-- start of Data provided --

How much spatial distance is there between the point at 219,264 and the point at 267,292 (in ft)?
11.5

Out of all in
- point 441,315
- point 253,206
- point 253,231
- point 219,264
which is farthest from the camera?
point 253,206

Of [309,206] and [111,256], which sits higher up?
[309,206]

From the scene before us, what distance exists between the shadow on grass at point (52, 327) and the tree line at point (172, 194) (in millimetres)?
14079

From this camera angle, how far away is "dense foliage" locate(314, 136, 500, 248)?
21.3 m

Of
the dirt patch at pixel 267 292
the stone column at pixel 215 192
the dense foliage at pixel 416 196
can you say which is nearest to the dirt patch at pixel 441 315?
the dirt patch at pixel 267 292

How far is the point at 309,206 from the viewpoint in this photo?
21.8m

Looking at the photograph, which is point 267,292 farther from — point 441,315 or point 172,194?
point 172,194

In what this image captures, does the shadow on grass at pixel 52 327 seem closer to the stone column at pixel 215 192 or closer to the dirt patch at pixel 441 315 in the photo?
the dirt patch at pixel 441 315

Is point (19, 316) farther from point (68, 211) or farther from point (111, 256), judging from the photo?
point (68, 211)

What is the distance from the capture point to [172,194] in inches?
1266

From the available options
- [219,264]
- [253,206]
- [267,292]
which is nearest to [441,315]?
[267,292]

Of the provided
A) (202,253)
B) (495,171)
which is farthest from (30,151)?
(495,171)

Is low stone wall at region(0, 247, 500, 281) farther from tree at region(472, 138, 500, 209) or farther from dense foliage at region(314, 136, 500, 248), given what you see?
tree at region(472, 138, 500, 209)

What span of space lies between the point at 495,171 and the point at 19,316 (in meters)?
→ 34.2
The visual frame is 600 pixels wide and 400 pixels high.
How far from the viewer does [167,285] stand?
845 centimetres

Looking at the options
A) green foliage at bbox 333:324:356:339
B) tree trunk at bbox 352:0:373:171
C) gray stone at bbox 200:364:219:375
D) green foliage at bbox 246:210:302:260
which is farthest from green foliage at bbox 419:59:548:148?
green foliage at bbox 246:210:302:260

-- end of Data provided --

> [The request]: Collect every line in the records above that contains the word "this".

> [Full answer]:
From this camera angle, how far away is "dense foliage" locate(314, 136, 500, 248)?
How far is the point at 309,206 from the viewpoint in this photo?
In what this image captures, does the shadow on grass at pixel 52 327 seem closer to the stone column at pixel 215 192 or closer to the dirt patch at pixel 441 315 in the photo?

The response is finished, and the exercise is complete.